Re: [webcomponents]: Making Shadow DOM Subtrees Traversable

On Nov 8, 2012, at 2:15 AM, Elliott Sprehn <esprehn@gmail.com> wrote:

> 
> On Thu, Nov 1, 2012 at 6:43 AM, Maciej Stachowiak <mjs@apple.com> wrote:
> 
> On Nov 1, 2012, at 12:41 PM, Tab Atkins Jr. <jackalmage@gmail.com> wrote:
> 
> ...
> >
> > For example, being able to re-render the page manually via DOM
> > inspection and custom <canvas> painting code.  Google Feedback does
> > this, for example.  If shadows are only exposed when the component
> > author thinks about it, and then only by convention, this means that
> > most components will be un-renderable by tools like this.
> 
> As Adam Barth often points out, in general it's not safe to paint pieces of a webpage into <canvas> without security/privacy risk. How does Google Feedback deal with non-same-origin images or videos or iframes, or with visited link coloring, to cite a few examples? Does it just not handle those things?
> 
> 
> We don't handle visited link coloring as there's no way to get that from JS.
> 
> For images we proxy all images and do the actual drawing to the canvas in a nested iframe that's on the same domain as the proxy.
> 
> For cross domain iframes we have a JS API that the frame can include that handles a special postMessage which serializes the entire page and then unserializes on the other side for rendering.
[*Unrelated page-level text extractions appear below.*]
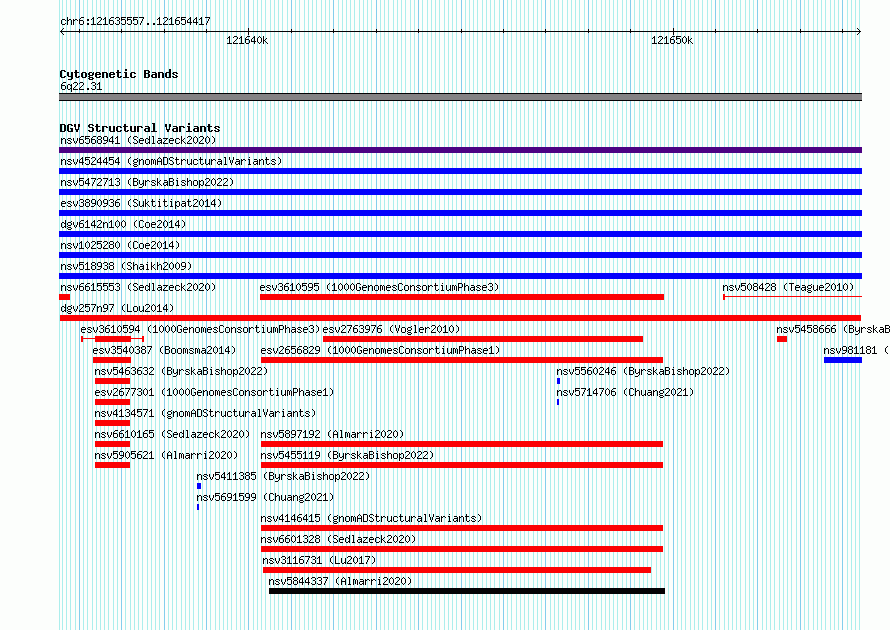 chr6:121635557..121654417

121640k

121650k

Cytogenetic Bands
6q22.31

DGV Structural Variants
nsv6568941 (Sedlazeck2020)
nsv4524454 (gnomADStructuralVariants)
nsv5472713 (ByrskaBishop2022)
esv3890936 (Suktitipat2014)
dgv6142n100 (Coe2014)
nsv1025280 (Coe2014)
nsv518938 (Shaikh2009)
nsv6615553 (Sedlazeck2020)
esv3610595 (1000GenomesConsortiumPhase3)
nsv508428 (Teague2010)
dgv257n97 (Lou2014)
esv3610594 (1000GenomesConsortiumPhase3)
esv2763976 (Vogler2010)
nsv5458666 (ByrskaB
esv3540387 (Boomsma2014)
esv2656829 (1000GenomesConsortiumPhase1)
nsv981181 (
nsv5463632 (ByrskaBishop2022)
nsv5560246 (ByrskaBishop2022)
esv2677301 (1000GenomesConsortiumPhase1)
nsv5714706 (Chuang2021)
nsv4134571 (gnomADStructuralVariants)
nsv6610165 (Sedlazeck2020)
nsv5897192 (Almarri2020)
nsv5905621 (Almarri2020)
nsv5455119 (ByrskaBishop2022)
nsv5411385 (ByrskaBishop2022)
nsv5691599 (Chuang2021)
nsv4146415 (gnomADStructuralVariants)
nsv6601328 (Sedlazeck2020)
nsv3116731 (Lu2017)
nsv5844337 (Almarri2020)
Thankfully this case is extremely rare unlike web components where it turns out you end up with almost the entire page down in some component or another (ex. <x-panel>, <x-conversation-view> …). This of course requires you to have control of the cross origin page.
> 
> For an architectural overview of Google Feedback's JS HTML rendering engine you can look at this presentation, slides 6 and 10 explain the image proxy:
> 
> http://www.elliottsprehn.com/preso/fluentconf/

Are these types of workarounds adequate for the web components case? If not, why not?